Ummm... since sitting in a treestand is to be out there to hunt... I'm gonna have to say hunt?

Texting, reading, napping? Hmmm. My idea of hunting seems a little out of date I guess


----------



## tylerolsen12 (Feb 8, 2007)

text go on AT/facebook on my blackberry other than that i just sit and watch a lot


----------



## IL_Bowhunter94 (Oct 21, 2009)

Look for deer


----------



## Dwill (Aug 26, 2010)

I dont sleep while hunting...deer could walk up and pee on your tree and you'd never know it


----------



## hunter14 (Oct 14, 2009)

kegan said:


> Ummm... since sitting in a treestand is to be out there to hunt... I'm gonna have to say hunt?
> 
> Texting, reading, napping?
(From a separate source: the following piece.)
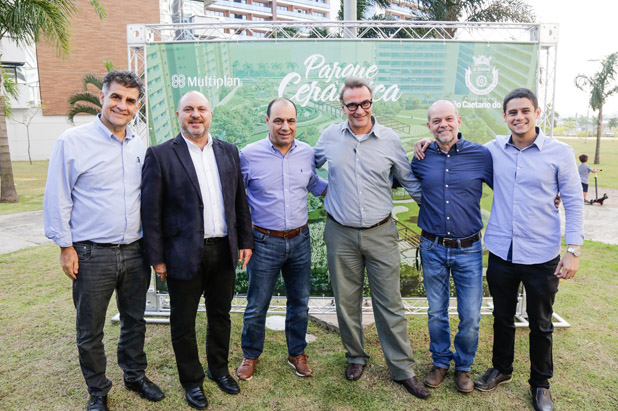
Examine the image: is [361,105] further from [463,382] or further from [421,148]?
[463,382]

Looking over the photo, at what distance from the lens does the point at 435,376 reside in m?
3.27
Hmmm. My idea of hunting seems a little out of date I guess


People do different things man


----------



## ETFhunter (Aug 21, 2010)

For the past two years I have done nothing but hunt, but since before the season i got an ipod touch i sit and play games on it if it's a boring morning or evening. I will always watch and listen for deer though in the first two hours of the morning and the last two hours of the evening.


----------



## s4 shooter (Aug 15, 2008)

text 



stand up periodically so i dont fall asleep
get pissed at squirrels besause they sound like deer and they make me put my phone down every 30 seconds:BangHead:


----------



## jaho (Sep 13, 2010)

I will usually just look for deer, text, throw anything i can find at the cows if they come by, and get mad at squirrels.


----------



## Ignition kid (Oct 7, 2008)

it's not, it's just that they can't sit and do nothing in a treestand, to me it's much better than sitting at home!


kegan said:


> Ummm... since sitting in a treestand is to be out there to hunt... I'm gonna have to say hunt?
> 
> Texting, reading, napping? Hmmm. My idea of hunting seems a little out of date I guess


----------



## Ignition kid (Oct 7, 2008)

jaho said:


> I will usually just look for deer, text, throw anything i can find at the cows if they come by, and get mad at squirrels.


 what you need to do is get a rubber thumper tip for one of your arrows and thump the cows with it, we did that in Colorado since there were "wild" cows out there and they would be getting in our way, also good practice. Shhh..... don't tell on me!


----------



## TaylorDennis92 (Apr 30, 2009)

made for great practice


----------



## War_Valley_Boy (Sep 19, 2010)

I recently started to take a book with me in the stand i read a little then watch for a little then read. I like to just get outside and be in the woods during bow season because i lets me know what the deer are going to be doing during gun season. But the only time i text is to see if my best friend has killed anything or if we are going to meet up and hunt in the evning.


----------



## DeerStalker90 (Jul 7, 2005)

Not to critisize anyone in here, but a big reason a lot of you are not seeing any deer is because the things you do to pass the time is either generating noise or creating too much movement. The deer have heard/seen you and are avoiding you without making a sound or passed right through when you were not looking. A deer in the woods is easy to over look and sometimes you may only catch the movement of an ear or its tail and not even heard the deer approach. A good example is my sister busy texting and I sat there watching a deer for about 10min before I finally told her there was a deer standing less than a hundred yards from the stand.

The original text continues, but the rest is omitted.